_Directions for this task_. Lay out every item below as a two-column CSV with the header "text,answer". Give one row per item, with the item's text in the first field and its answer in the second. Enclose each field in double quotes and replace any line breaks with spaces.

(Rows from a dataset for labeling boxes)
----------

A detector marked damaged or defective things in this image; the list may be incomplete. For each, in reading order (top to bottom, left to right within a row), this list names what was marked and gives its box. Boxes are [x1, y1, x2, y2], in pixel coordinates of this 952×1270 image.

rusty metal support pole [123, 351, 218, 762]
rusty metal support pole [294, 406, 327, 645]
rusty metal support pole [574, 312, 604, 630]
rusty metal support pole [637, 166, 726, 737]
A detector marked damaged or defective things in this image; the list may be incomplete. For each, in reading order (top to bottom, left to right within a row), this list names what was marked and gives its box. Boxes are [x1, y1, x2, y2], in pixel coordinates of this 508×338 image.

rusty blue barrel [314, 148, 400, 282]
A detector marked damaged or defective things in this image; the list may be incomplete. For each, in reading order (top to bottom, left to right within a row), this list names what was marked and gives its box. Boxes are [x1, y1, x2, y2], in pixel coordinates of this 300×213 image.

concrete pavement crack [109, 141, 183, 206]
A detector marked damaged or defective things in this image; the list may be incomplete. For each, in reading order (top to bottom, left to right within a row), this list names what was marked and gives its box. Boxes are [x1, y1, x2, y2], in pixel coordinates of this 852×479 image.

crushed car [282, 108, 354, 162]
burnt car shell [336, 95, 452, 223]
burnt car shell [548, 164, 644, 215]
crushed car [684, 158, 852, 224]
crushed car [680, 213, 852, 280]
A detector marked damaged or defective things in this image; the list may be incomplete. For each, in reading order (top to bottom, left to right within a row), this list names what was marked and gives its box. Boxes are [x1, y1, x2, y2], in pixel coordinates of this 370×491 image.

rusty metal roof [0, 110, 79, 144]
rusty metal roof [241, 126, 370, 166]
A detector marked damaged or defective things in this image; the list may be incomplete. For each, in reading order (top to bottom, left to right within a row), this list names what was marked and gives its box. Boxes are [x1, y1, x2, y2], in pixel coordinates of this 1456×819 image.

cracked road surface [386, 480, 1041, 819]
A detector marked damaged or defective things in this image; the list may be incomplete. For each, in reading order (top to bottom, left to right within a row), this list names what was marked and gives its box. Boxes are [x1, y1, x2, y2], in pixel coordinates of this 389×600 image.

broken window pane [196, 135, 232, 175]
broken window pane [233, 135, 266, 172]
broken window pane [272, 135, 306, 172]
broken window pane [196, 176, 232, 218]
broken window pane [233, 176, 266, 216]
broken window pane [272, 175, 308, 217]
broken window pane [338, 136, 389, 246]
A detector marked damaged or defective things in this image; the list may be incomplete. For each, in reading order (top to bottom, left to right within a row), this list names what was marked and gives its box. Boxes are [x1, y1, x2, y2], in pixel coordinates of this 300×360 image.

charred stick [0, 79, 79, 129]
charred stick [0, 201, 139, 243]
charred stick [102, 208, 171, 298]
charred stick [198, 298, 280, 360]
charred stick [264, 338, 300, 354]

----------

_Solved problem_.
text,answer
"A detector marked damaged or defective things in this image; the list may be incomplete. For each, in reading order (top to bottom, left to right within a row), this list names what was marked and gives its box. Boxes are [x1, y1, x2, y2], in pixel coordinates of this 952×1270 image.","rusty metal support pole [123, 351, 218, 762] rusty metal support pole [294, 406, 327, 645] rusty metal support pole [574, 312, 604, 630] rusty metal support pole [637, 166, 726, 737]"
"A detector marked damaged or defective things in this image; the list may be incomplete. For each, in reading order (top to bottom, left to right within a row), this list names what was marked and gives its box. Boxes are [x1, y1, x2, y2], in pixel coordinates of this 508×338 image.","rusty blue barrel [314, 148, 400, 282]"
"A detector marked damaged or defective things in this image; the list may be incomplete. For each, in reading order (top to bottom, left to right within a row), this list names what was marked and gives its box. Boxes are [x1, y1, x2, y2], in pixel coordinates of this 300×213 image.","concrete pavement crack [109, 141, 183, 206]"
"A detector marked damaged or defective things in this image; the list may be incomplete. For each, in reading order (top to bottom, left to right within a row), this list names what was marked and gives its box. Boxes are [x1, y1, x2, y2], in pixel coordinates of this 852×479 image.","crushed car [282, 108, 354, 162] burnt car shell [336, 95, 452, 223] burnt car shell [548, 164, 644, 215] crushed car [684, 158, 852, 224] crushed car [680, 213, 852, 280]"
"A detector marked damaged or defective things in this image; the list may be incomplete. For each, in reading order (top to bottom, left to right within a row), this list names what was marked and gives its box. Boxes are [x1, y1, x2, y2], in pixel coordinates of this 370×491 image.","rusty metal roof [0, 110, 79, 144] rusty metal roof [241, 126, 370, 166]"
"A detector marked damaged or defective things in this image; the list may be incomplete. For each, in reading order (top to bottom, left to right within a row), this list names what was marked and gives its box. Boxes are [x1, y1, x2, y2], in pixel coordinates of this 1456×819 image.","cracked road surface [386, 480, 1041, 819]"
"A detector marked damaged or defective things in this image; the list may be incomplete. For each, in reading order (top to bottom, left to right within a row), this list names what was marked and gives its box. Boxes are [x1, y1, x2, y2], in pixel coordinates of this 389×600 image.","broken window pane [196, 135, 232, 175] broken window pane [233, 135, 266, 172] broken window pane [272, 135, 306, 172] broken window pane [196, 176, 232, 218] broken window pane [233, 176, 266, 216] broken window pane [272, 175, 308, 217] broken window pane [338, 136, 389, 246]"
"A detector marked damaged or defective things in this image; the list may be incomplete. For each, in reading order (top to bottom, left to right within a row), this list names what was marked and gives its box. Boxes are [x1, y1, x2, y2], in pixel coordinates of this 300×360 image.","charred stick [0, 79, 79, 129] charred stick [0, 201, 139, 243] charred stick [102, 208, 171, 298] charred stick [198, 298, 280, 360] charred stick [264, 338, 300, 354]"